• _Exercise requirements_: Write out, word for word, the part of the tribunal order below that runs from "2. The appellants" to "of the Commissioner (Appeals).".

• _Reading passage_:
···

Customs, Excise and Gold Tribunal - Bangalore

Hewlett Packard (I) Pvt. Ltd. vs Commissioner Of Cus. on 20 July, 2006

ORDER
 

T.K. Jayaraman, Member (T)
 

1. This appeal has been filed against the Order-in-Appeal No. 14/2004-Cus., dated 20-1-2004 passed by the Commissioner of Customs (Appeals), Bangalore.

2. The appellants filed a Bill of Entry for clearance of 8 nos. of Cisco 2620XM Router and declared the value of Rs. 199879.43. Since the value declared was substantially lower than the recorded price of the same item imported during more or less the same period, the appellants were asked to furnish catalogue of the item. The appellants gave reasons for the lower price. After examining the issue, the lower authority rejected the Transaction Value of the imported goods. He fixed the value of the imported goods at Rs. 1,03,039/- per unit. The appellants were aggrieved with the decision of the lower authority. Hence, they appealed to the Commissioner (Appeals). The Commissioner (Appeals) upheld the Order-in-Original and passed the impugned order. The appellants challenge the findings of the Commissioner (Appeals).

3. Shri B. Anil Kumar, the learned Advocate, appeared for the appellants and Shri K. Sambi Reddy, the learned JDR, for the Revenue.

4. The learned Advocate urged the following points :

(i) The Commissioner (Appeals) has given a decision contrary to his own findings. In para 4 of the impugned order, the Commissioner (Appeals) has accepted the submission of the appellant that third party imports should not be considered since the appellants were Gold Certified Partners. In spite of giving such a finding, the Commissioner (Appeals) concurs with the order of the Adjudicating Authority and upholds the Transaction Value in terms of Rule 10A read with Rule 5 of the Customs Valuation Rules, 1988 which would mean that the value of the imported goods is to be enhanced to Rs. 1,03,039/-
(ii) The differential demand was proposed on the basis of contemporaneous imports by third party and not on the imports made by the appellants themselves. The Bill of Entry relied on by the Adjudicating Authority for enhancing the price was not provided to the appellants. This fact has been taken note of by the Commissioner (Appeals).
(iii) In terms of Rule 3 of the Customs Valuation Rules 1988, the value of imported goods for the purpose of assessment shall always be the Transaction Value subject to the provisions of Rule 9 and 10A. If and only if the Transaction Value cannot be determined, recourse to Rules 5 to 8 can be had. Since in the present case, the price at which the goods have been imported by the appellants duly satisfy the requirements of Transaction Value, recourse to Rules 5 to 8 is not possible.

···

(Excerpts of labeled-region data)

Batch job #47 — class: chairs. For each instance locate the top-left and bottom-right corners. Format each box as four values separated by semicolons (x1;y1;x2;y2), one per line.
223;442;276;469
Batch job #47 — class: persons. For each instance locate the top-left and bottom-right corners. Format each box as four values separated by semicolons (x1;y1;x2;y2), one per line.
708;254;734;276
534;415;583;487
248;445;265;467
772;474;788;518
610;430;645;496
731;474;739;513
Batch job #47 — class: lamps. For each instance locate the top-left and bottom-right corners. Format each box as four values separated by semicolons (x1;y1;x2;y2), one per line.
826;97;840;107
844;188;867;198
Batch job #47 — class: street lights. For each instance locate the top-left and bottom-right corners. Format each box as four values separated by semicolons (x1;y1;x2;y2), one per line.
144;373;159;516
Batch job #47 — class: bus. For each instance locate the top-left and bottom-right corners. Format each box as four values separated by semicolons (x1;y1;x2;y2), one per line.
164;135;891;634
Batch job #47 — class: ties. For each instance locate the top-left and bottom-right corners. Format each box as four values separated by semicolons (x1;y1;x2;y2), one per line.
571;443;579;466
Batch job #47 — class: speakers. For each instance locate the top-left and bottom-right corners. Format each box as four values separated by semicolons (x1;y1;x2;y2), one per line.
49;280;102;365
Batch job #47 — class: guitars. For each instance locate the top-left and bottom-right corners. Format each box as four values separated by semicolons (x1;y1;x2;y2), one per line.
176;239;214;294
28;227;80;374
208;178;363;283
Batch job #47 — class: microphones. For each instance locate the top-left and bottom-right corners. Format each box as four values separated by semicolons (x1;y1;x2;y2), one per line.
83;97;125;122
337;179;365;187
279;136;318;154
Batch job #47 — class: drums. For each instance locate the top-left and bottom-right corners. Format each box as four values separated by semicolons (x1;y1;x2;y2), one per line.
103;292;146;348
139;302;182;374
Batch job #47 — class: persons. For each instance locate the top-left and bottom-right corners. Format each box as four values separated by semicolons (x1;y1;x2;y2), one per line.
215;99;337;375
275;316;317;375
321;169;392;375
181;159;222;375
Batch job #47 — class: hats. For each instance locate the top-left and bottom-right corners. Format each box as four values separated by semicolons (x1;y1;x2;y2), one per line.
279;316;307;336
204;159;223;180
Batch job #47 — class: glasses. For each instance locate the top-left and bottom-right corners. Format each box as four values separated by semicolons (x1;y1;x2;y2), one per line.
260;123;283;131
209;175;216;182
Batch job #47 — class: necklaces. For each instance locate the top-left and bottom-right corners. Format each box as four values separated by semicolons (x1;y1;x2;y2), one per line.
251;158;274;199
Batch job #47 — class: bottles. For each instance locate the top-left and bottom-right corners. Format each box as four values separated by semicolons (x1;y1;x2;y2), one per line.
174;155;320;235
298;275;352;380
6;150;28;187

···

• _In response_:
2. The appellants filed a Bill of Entry for clearance of 8 nos. of Cisco 2620XM Router and declared the value of Rs. 199879.43. Since the value declared was substantially lower than the recorded price of the same item imported during more or less the same period, the appellants were asked to furnish catalogue of the item. The appellants gave reasons for the lower price. After examining the issue, the lower authority rejected the Transaction Value of the imported goods. He fixed the value of the imported goods at Rs. 1,03,039/- per unit. The appellants were aggrieved with the decision of the lower authority. Hence, they appealed to the Commissioner (Appeals). The Commissioner (Appeals) upheld the Order-in-Original and passed the impugned order. The appellants challenge the findings of the Commissioner (Appeals).